Accelerated Thermal Cycling: The Impact of Rate of Increase

ZeroFunGame · Nov 19, 2019

When ICs undergo accelerated testing via thermal cycling, wouldn't rate of temperature increase factor into the equation? For example, in Equation 4 in this pdf: http://www.issi.com/WW/pdf/semiconductor-reliability.pdf

The Temp Cycling Acceleration Factor is a function of Tmax,stress and Tmin,stress. Wouldn't this also be a function of the rate at which Tstress is increased? For example, if you thermal shock an IC from 0C to 100C in 1 second, it probably would have a different behavior than 0C to 100C in 1hr. Is this capture anywhere in the equation?

berkeman · Nov 19, 2019

My background is more in systems versus ICs; the thermal ramp rate definitely affects the results of reliability testing of systems, but I'm not so sure about ICs.

Based on "STRIFE" accelerated life testing developed by Hewlett Packard, the optimal ramp rate for system thermal cycle testing is around 10C/minute. If you go faster than that, you get false failures from the overstress. If you go slower than that, you may not catch all of the potential long-term reliability problems that this type of Accelerated Life Testing is trying to find.

Thermal testing of ICs is different, in my experience. The fabrication and packaging of ICs is a pretty well-known and controlled science, unless you are trying to qualify a new lead frame or a new IC package or something. Thermal ramp testing is mostly about electro-mechanical stresses, and not so much about circuit operation or lifetime.

High temperature testing is used in non-volatile memory reliability qualification, since leakage from storage gates ratios with temperature. But fast temperature ramps would not show up any design issues with flash memory that I'm aware of.

ZeroFunGame · Nov 21, 2019

berkeman said:

My background is more in systems versus ICs; the thermal ramp rate definitely affects the results of reliability testing of systems, but I'm not so sure about ICs.

Based on "STRIFE" accelerated life testing developed by Hewlett Packard, the optimal ramp rate for system thermal cycle testing is around 10C/minute. If you go faster than that, you get false failures from the overstress. If you go slower than that, you may not catch all of the potential long-term reliability problems that this type of Accelerated Life Testing is trying to find.

Thermal testing of ICs is different, in my experience. The fabrication and packaging of ICs is a pretty well-known and controlled science, unless you are trying to qualify a new lead frame or a new IC package or something.
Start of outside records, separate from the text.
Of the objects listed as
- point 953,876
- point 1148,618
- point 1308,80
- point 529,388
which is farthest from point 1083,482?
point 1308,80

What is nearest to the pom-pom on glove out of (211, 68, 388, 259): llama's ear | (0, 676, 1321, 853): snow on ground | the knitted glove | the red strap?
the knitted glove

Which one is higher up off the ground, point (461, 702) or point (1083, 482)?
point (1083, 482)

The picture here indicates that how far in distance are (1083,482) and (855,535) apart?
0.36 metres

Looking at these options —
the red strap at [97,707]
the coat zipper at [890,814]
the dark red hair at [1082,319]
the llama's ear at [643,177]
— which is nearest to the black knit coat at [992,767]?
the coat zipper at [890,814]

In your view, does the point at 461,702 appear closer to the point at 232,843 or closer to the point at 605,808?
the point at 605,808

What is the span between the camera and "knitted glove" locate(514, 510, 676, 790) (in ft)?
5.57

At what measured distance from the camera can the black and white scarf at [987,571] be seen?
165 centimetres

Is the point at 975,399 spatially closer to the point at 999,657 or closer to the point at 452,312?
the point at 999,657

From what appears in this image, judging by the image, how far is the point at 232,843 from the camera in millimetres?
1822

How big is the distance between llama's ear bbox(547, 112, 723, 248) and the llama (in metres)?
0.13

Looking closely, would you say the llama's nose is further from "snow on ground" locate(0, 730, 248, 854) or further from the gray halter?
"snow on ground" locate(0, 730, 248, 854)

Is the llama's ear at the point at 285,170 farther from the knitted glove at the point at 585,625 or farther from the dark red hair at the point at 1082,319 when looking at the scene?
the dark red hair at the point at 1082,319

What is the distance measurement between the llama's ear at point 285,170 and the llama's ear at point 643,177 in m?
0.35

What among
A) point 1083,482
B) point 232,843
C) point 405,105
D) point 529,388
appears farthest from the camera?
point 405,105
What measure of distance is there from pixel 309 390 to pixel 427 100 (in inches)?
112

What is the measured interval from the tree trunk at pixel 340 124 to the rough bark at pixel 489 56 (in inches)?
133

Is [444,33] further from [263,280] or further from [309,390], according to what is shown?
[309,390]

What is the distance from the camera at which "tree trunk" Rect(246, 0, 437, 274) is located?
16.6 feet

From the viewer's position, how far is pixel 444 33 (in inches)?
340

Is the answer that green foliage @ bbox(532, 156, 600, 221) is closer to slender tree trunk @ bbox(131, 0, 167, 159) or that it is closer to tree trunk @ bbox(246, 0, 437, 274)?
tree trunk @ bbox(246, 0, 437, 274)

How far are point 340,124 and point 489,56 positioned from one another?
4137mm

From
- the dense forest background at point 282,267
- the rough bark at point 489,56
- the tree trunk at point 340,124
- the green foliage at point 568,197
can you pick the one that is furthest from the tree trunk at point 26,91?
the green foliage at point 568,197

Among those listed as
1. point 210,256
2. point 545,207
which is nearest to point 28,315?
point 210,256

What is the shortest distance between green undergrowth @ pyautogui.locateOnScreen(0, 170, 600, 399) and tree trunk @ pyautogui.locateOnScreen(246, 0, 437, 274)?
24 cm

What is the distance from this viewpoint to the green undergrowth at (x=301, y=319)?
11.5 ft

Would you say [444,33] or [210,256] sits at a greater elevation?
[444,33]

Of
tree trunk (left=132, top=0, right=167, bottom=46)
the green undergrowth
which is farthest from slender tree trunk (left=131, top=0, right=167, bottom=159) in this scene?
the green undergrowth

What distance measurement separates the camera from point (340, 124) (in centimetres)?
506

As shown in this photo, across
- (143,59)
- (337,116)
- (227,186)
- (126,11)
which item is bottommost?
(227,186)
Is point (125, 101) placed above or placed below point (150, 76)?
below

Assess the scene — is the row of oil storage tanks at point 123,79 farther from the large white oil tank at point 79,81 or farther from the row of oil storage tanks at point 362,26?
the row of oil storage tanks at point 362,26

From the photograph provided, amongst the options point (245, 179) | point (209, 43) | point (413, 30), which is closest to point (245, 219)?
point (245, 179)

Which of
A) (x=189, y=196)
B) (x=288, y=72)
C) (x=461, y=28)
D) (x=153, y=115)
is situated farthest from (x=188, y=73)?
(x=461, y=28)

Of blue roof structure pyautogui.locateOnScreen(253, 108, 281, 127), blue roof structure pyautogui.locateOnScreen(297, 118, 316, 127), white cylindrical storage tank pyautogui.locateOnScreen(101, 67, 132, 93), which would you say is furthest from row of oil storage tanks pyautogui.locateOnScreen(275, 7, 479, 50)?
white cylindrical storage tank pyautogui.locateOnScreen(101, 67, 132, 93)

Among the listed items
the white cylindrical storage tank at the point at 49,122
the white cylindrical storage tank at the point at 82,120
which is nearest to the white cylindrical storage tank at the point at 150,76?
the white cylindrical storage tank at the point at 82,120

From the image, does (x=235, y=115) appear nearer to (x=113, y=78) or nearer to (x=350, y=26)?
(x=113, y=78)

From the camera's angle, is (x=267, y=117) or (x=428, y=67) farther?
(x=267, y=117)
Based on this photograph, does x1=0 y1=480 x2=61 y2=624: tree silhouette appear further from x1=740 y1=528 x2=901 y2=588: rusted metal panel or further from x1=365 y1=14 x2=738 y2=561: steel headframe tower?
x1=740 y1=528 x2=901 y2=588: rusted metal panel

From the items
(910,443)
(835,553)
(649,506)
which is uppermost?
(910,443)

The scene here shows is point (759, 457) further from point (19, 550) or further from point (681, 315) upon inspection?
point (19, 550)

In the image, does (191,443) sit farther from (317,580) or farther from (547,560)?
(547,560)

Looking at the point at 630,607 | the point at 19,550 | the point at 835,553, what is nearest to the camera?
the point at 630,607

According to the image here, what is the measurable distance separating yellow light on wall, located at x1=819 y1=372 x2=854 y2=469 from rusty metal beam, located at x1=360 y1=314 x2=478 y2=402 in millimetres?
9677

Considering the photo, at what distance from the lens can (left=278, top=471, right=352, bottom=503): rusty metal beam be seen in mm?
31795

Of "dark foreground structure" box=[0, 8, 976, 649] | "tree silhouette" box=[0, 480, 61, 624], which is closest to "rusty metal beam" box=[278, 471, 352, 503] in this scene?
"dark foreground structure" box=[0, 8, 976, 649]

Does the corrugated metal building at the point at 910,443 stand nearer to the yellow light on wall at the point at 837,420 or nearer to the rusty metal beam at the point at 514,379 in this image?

Thermal ramp testing is mostly about electro-mechanical stresses, and not so much about circuit operation or lifetime.

High temperature testing is used in non-volatile memory reliability qualification, since leakage from storage gates ratios with temperature. But fast temperature ramps would not show up any design issues with flash memory that I'm aware of.

Thanks for the response! Would you happen to know of any links on STRIFE? Like a STRIFE handbook? There's sparse information from a quick google search.

Also, would you happen to know if there are equations that can be used to model the reliability (or accelerated lifetime) as a function of ramp time and dwell time at the peaks?

essenmein · Nov 21, 2019

Keep in mind I'm by no means an expert in cyclic fatigue issues.

My understanding of things like the coffin manson type reliability models is that you need to do a lot of testing with different parameters and then solve for the coefficients in the equation to build a reliability model, not the other way around. Ie short of some serious FEA tool with validated fatigue/creep models etc, I don't think you can just put numbers into an equation and get any sort of reasonable result. The equations we use are far more complicated, however I cannot share here because we have these standards under NDA, eg LV324.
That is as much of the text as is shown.